_WHAT NEEDS TO BE DONE_
Starting at the line that has "New Zealand, site" and stopping after the line that has "A: Mouse (Mus).", reproduce the listing below exactly; omit everything else.

#### DATASET CONTENT ####

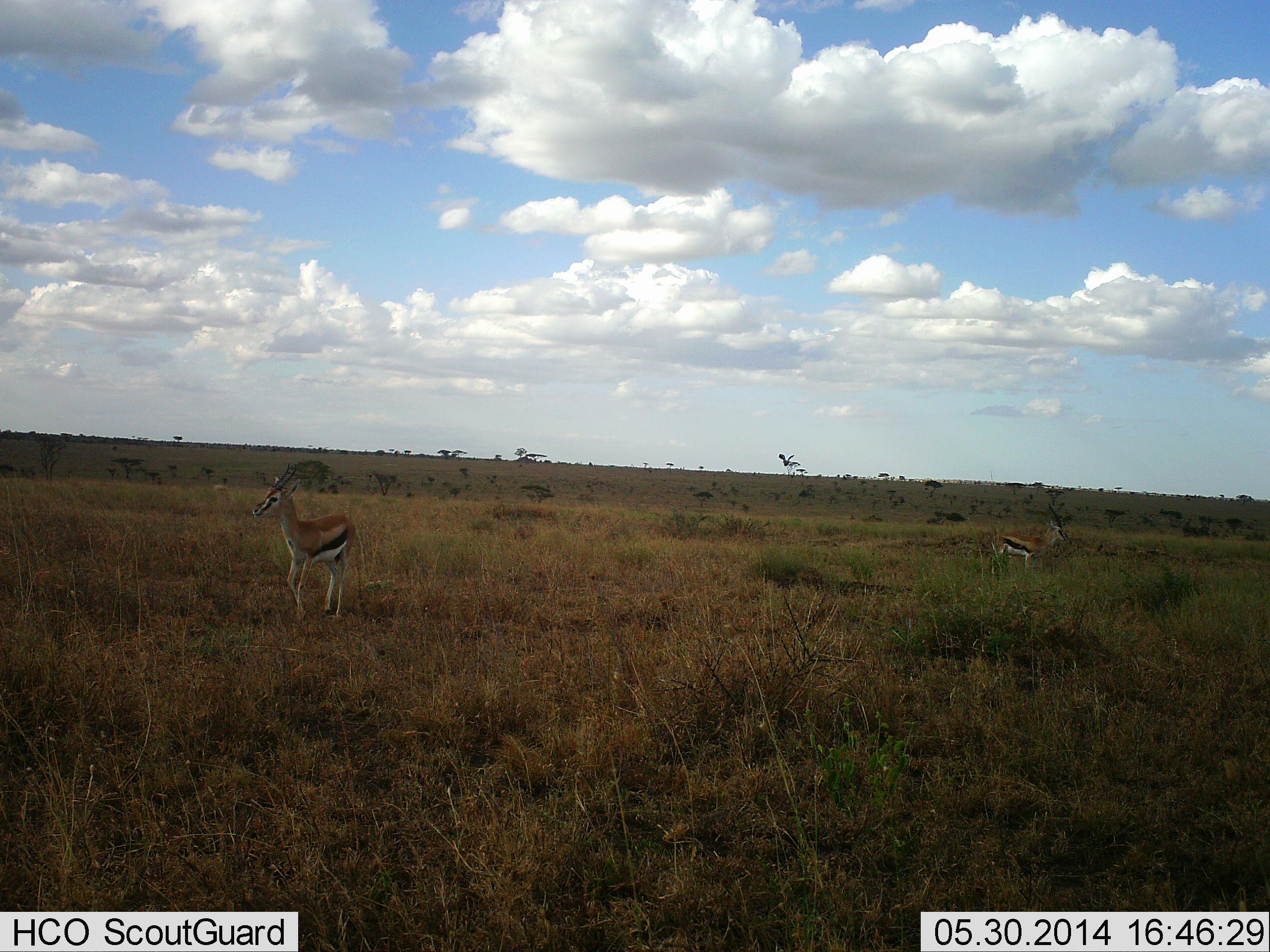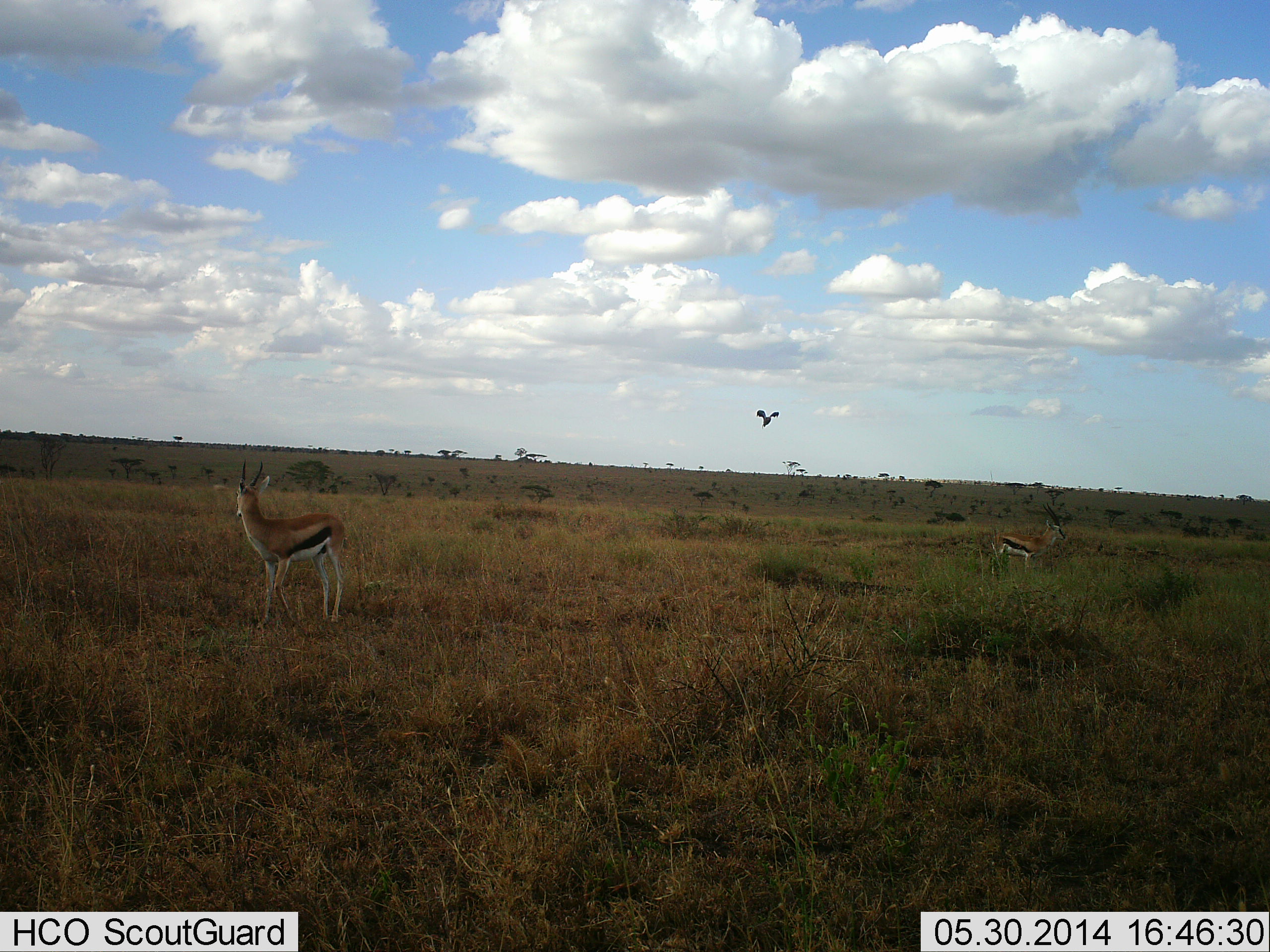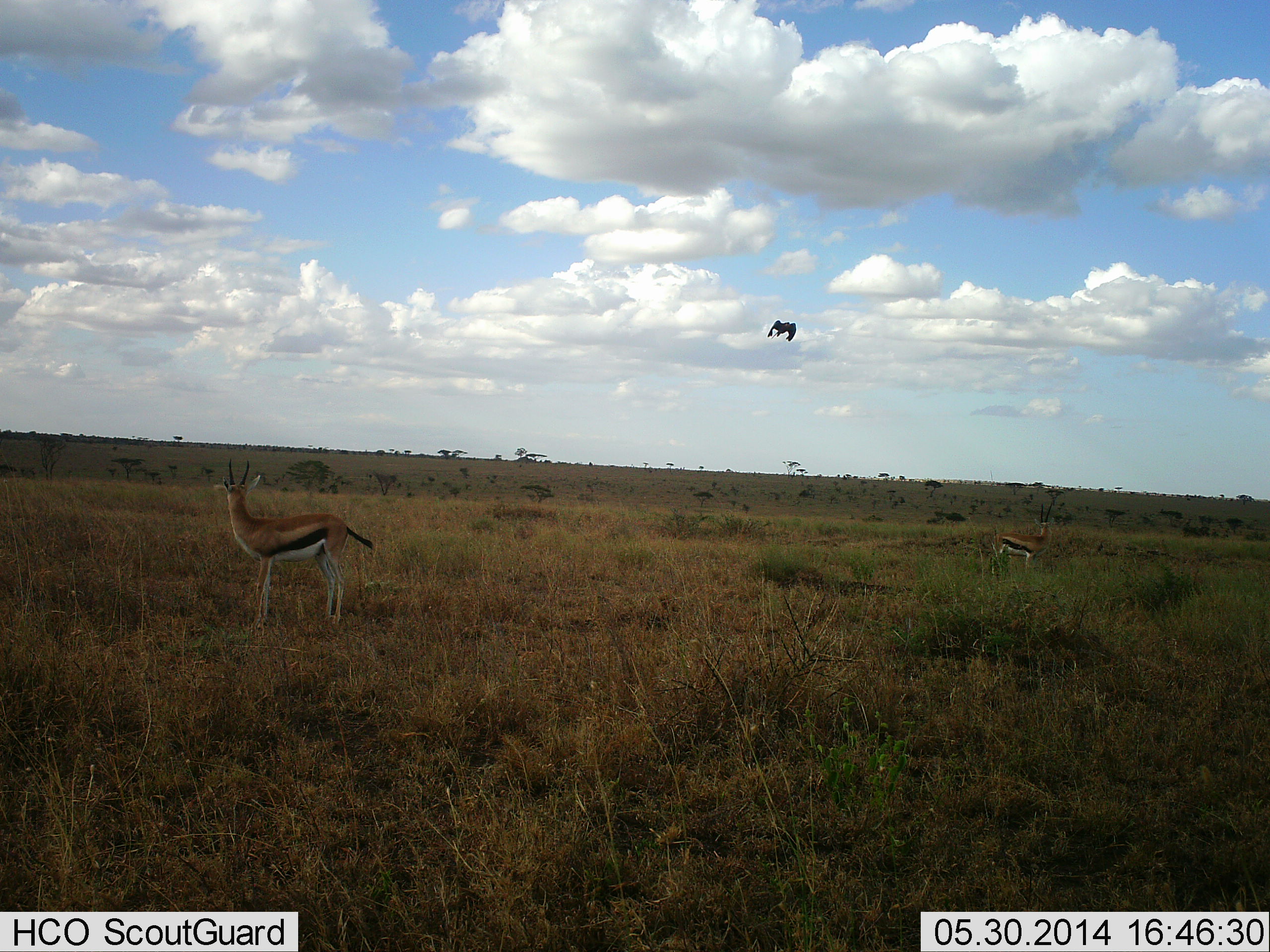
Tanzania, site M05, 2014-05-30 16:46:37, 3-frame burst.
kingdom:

####
#### DATASET CONTENT ####

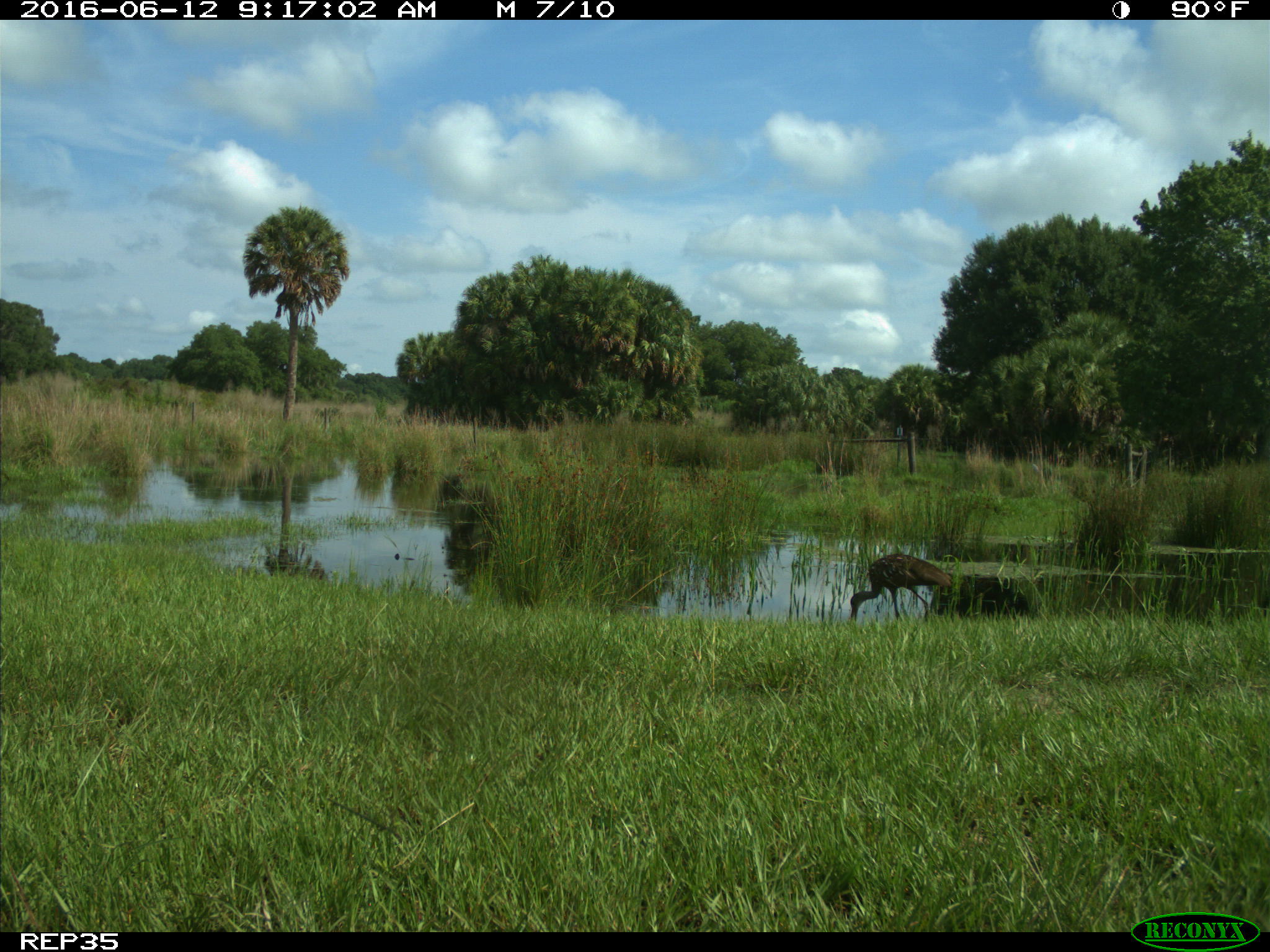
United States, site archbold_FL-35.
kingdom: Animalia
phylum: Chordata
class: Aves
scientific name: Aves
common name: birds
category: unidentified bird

####
#### DATASET CONTENT ####

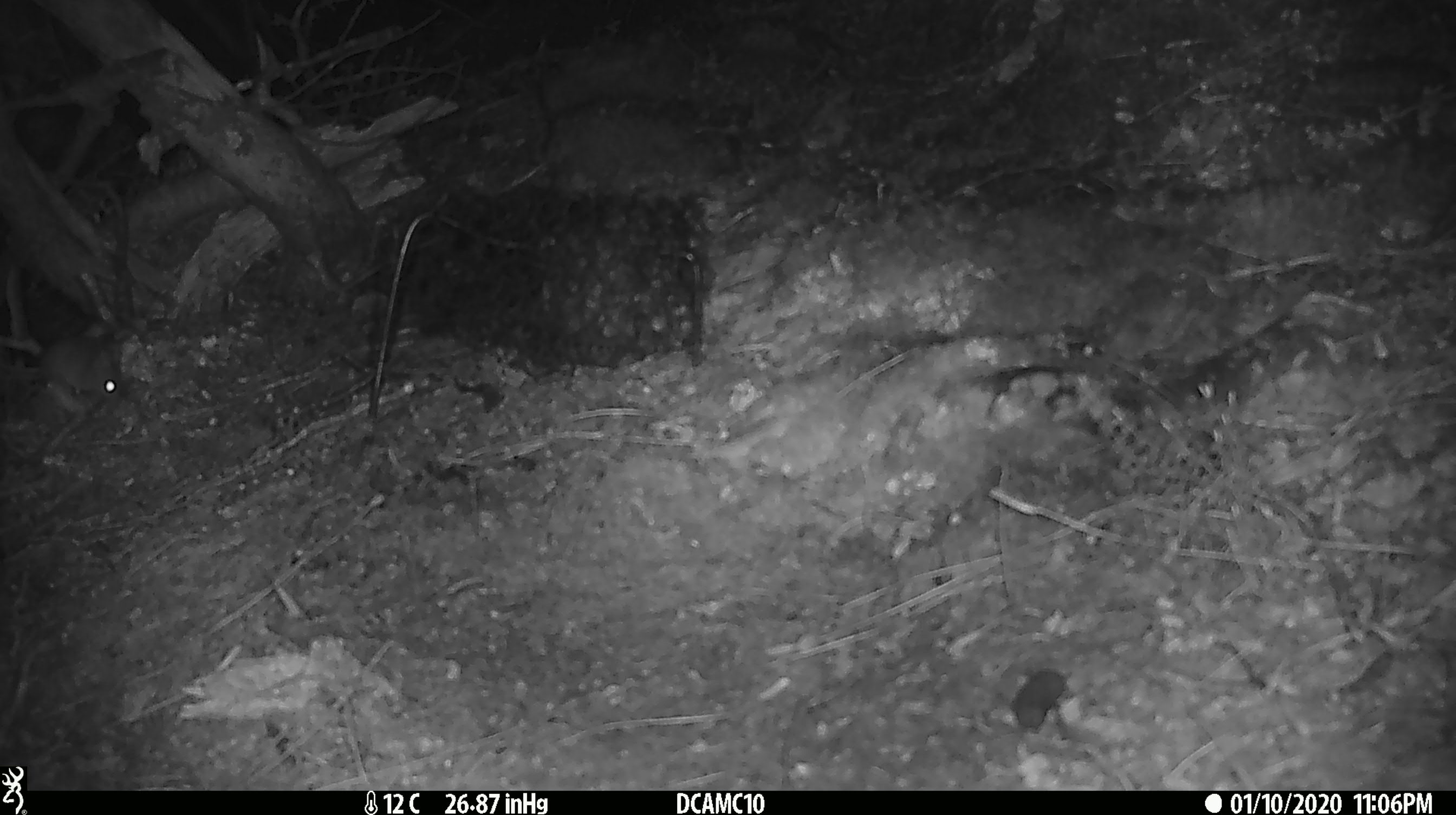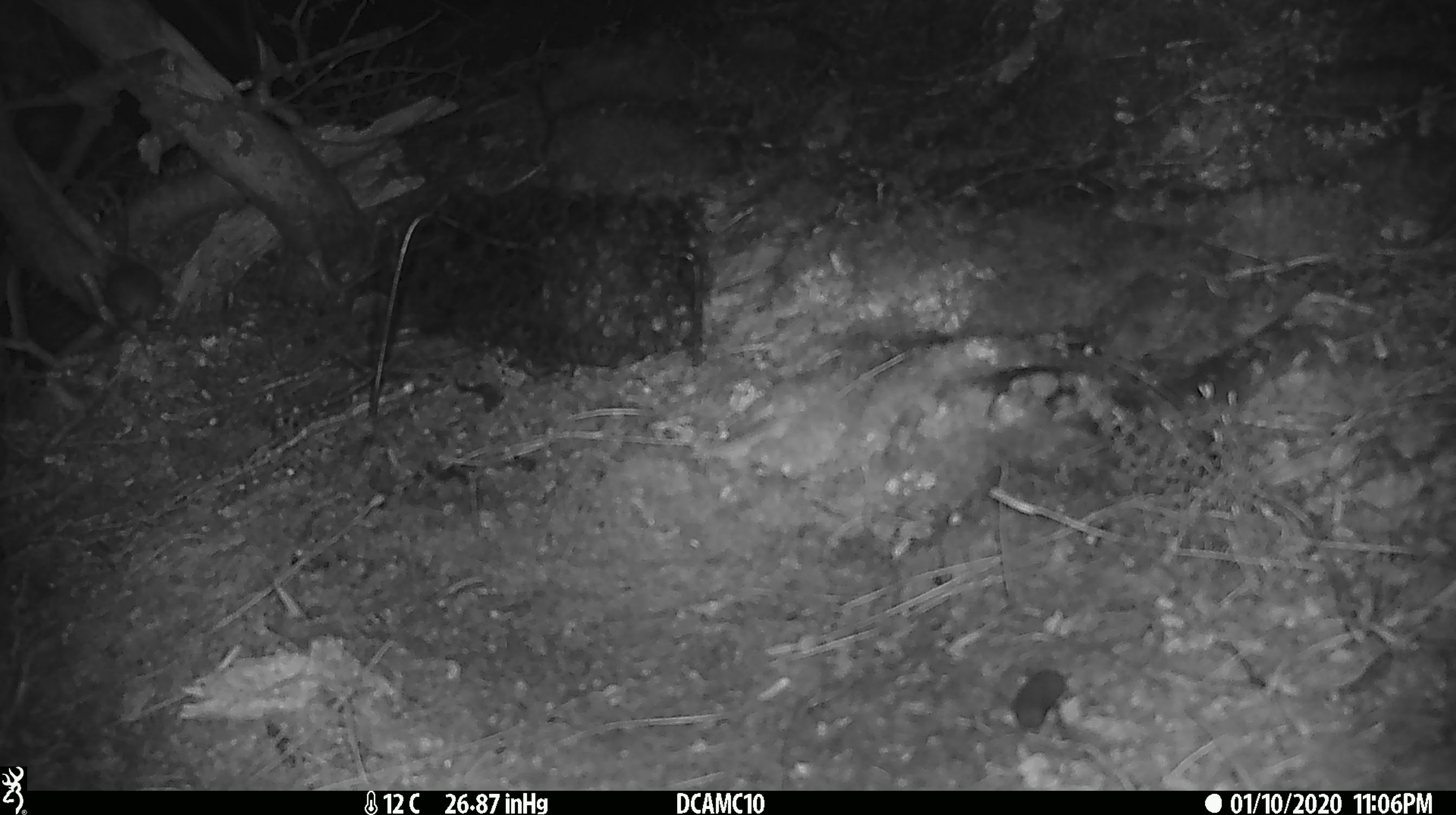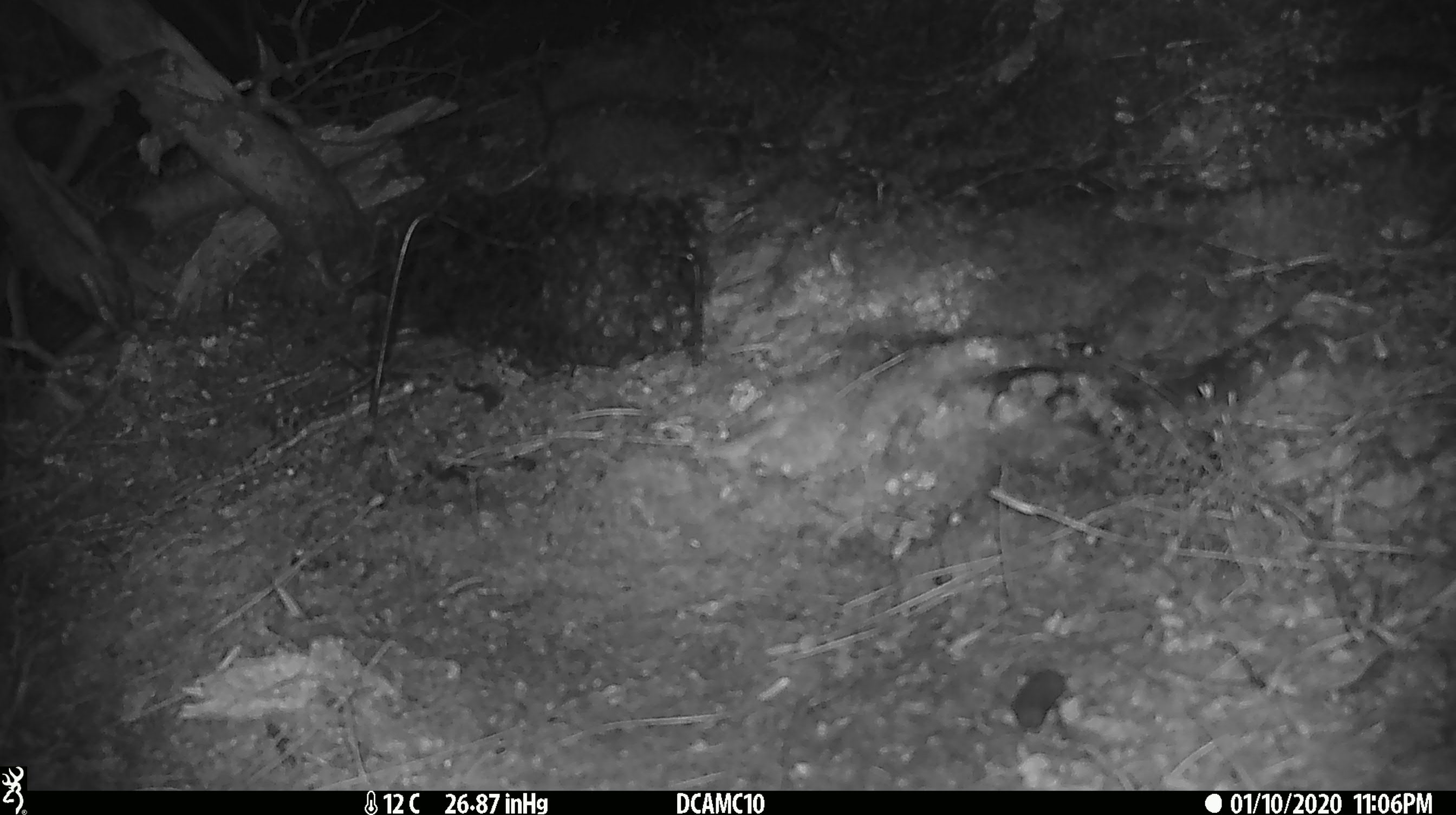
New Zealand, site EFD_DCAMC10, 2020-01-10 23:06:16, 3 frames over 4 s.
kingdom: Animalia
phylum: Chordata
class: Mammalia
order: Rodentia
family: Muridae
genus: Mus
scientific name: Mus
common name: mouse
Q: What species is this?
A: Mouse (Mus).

####

_ANSWER SPACE_
New Zealand, site EFD_DCAMC10, 2020-01-10 23:06:16, 3 frames over 4 s.
kingdom: Animalia
phylum: Chordata
class: Mammalia
order: Rodentia
family: Muridae
genus: Mus
scientific name: Mus
common name: mouse
Q: What species is this?
A: Mouse (Mus).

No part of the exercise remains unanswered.